§ Stored items
════════
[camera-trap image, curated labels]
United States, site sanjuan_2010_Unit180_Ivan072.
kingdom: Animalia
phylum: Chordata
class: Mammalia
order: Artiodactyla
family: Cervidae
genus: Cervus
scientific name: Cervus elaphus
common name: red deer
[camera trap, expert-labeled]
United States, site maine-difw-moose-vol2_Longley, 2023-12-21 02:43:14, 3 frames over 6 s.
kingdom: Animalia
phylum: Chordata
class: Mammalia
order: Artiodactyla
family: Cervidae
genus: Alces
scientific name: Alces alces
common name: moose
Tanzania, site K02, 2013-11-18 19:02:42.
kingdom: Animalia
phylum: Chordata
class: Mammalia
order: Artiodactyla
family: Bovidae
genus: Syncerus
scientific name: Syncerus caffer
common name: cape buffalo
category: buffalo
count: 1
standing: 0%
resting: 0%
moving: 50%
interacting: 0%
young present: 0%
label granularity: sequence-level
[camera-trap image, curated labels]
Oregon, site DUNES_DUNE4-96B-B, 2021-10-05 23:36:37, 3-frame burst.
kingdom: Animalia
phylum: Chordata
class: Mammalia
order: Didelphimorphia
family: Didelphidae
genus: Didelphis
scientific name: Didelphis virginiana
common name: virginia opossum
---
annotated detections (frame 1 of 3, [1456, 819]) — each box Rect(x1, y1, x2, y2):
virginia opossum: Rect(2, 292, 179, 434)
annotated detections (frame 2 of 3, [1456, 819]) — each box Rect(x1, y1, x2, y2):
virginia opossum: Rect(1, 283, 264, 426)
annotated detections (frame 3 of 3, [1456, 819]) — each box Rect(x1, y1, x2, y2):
════════
§ EXERCISE BRIEF
The output must consist solely of the lines from the first line of the records through the line containing "Tanzania, site K02, 2013-11-18 19:02:42.", reproduced exactly.

§ THE COMPLETED TASK
[camera-trap image, curated labels]
United States, site sanjuan_2010_Unit180_Ivan072.
kingdom: Animalia
phylum: Chordata
class: Mammalia
order: Artiodactyla
family: Cervidae
genus: Cervus
scientific name: Cervus elaphus
common name: red deer
[camera trap, expert-labeled]
United States, site maine-difw-moose-vol2_Longley, 2023-12-21 02:43:14, 3 frames over 6 s.
kingdom: Animalia
phylum: Chordata
class: Mammalia
order: Artiodactyla
family: Cervidae
genus: Alces
scientific name: Alces alces
common name: moose
Tanzania, site K02, 2013-11-18 19:02:42.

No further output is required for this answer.